8. Container apparatus as defined in claim 1 further characterized in that the interior of said compartment communicates with the interior of said chamber through an aperture which is sufficiently small, and in that the interior of said compartment is sufficiently fluid-tight except for said aperture, so that said compartment is not self-venting and said aperture blocks the free flow of said liquid between said chamber and said compartment.
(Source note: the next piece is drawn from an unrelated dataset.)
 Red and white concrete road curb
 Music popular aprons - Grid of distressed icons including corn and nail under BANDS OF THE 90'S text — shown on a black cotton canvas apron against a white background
9. In container apparatus for the collection and storage of a liquid, and having i. a chamber with a nozzle and arranged to have the internal pressure thereof changed for the selective aspiration of said liquid thereinto via said nozzle, with a minimal cross sectional area in said chamber larger than a first value and at least a first volume capacity within said chamber, and ii. a compartment affixed to said chamber and having a maximum second volume therein smaller than said first volume, the interior of said compartment communicating with the interior of said chamber through an aperture of lesser cross section than said first value, and being fluid tight except for said aperture, iii. with said aperture being sufficiently small, and the interior of said compartment being sufficiently fluid-tight except for said aperture, so that said compartment is not self-venting and said aperture blocks the free flow of said liquid between said chamber and said compartment, the improvement comprising a tube having a bore coaxial with said nozzle, said tube extending from said nozzle into said chamber for a tube length such that the chamber volume defined between the outside surface of said tube, the side and end walls of said bulb member, and a plane including the end of said tube and perpendicular to the tube length, bears a selected relation to said second volume.
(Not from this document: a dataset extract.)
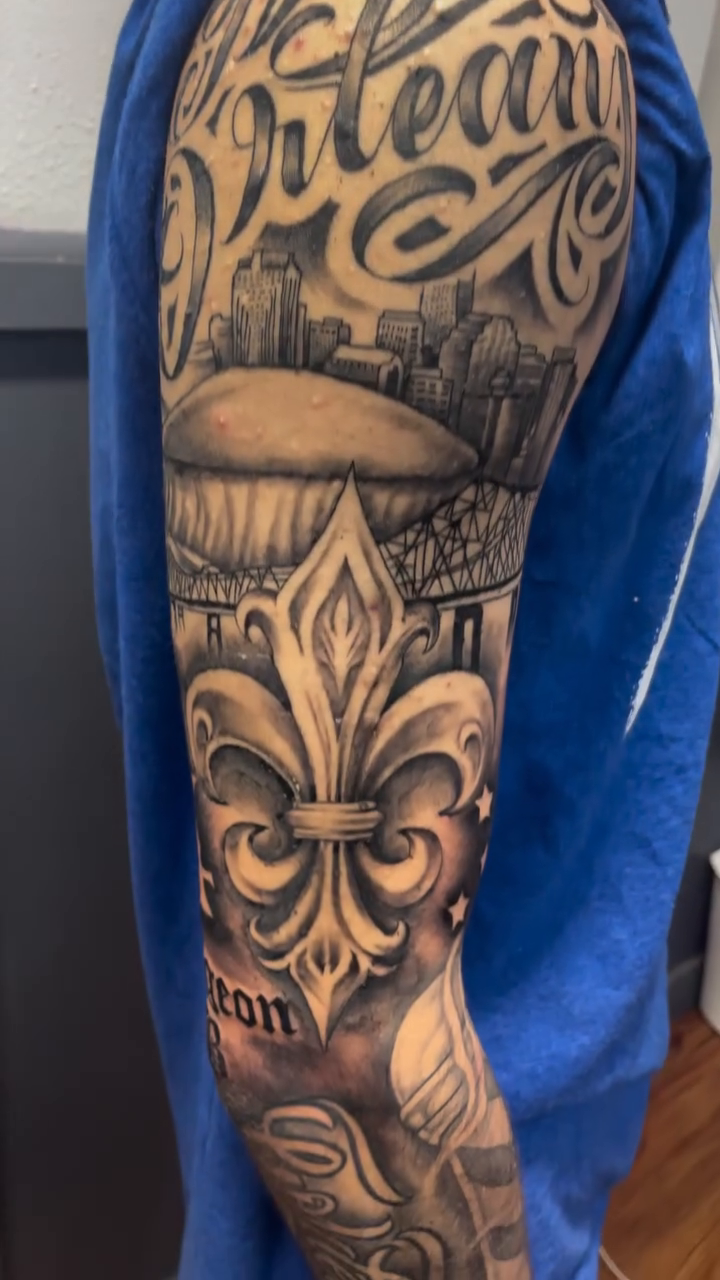 New Orleans themed sleeve with script lettering script tattoo by Blake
10. In container apparatus for the collection of a selected volume of a liquid sample and which includes i. means forming a bulb member with a volume in excess of said selected value and arranged to have the pressure therein varied for aspirating said sample thereinto, ii. a nozzle having a bore therethrough attached to said bulb member with said nozzle bore extending to the interior of said bulb member and, iii. means forming an elongated storage volume for the liquid sample and having an open end and a closed end, the open end of the storage volume being in communication with the interior of said bulb member, the cross-sectional area of said storage volume being sufficiently small so that a liquid sample ingested into said bulb member through said nozzle does not flow freely from said bulb member into the storage volume when said storage volume is positioned vertically with its open end upward and liquid contained in the storage volume does not flow freely into the bulb when said storage volume is positioned vertically with its open end downward, the improvement comprising a tube of predetermined length and having a bore coaxial with said nozzle bore, said tube extending from said nozzle into said bulb member, the tube length being selected such that the volume defined between the outside surface of said tube, the side and end walls of said bulb member, and a plane including the end of said tube perpendicular to the tube length, is substantially equal to said selected volume.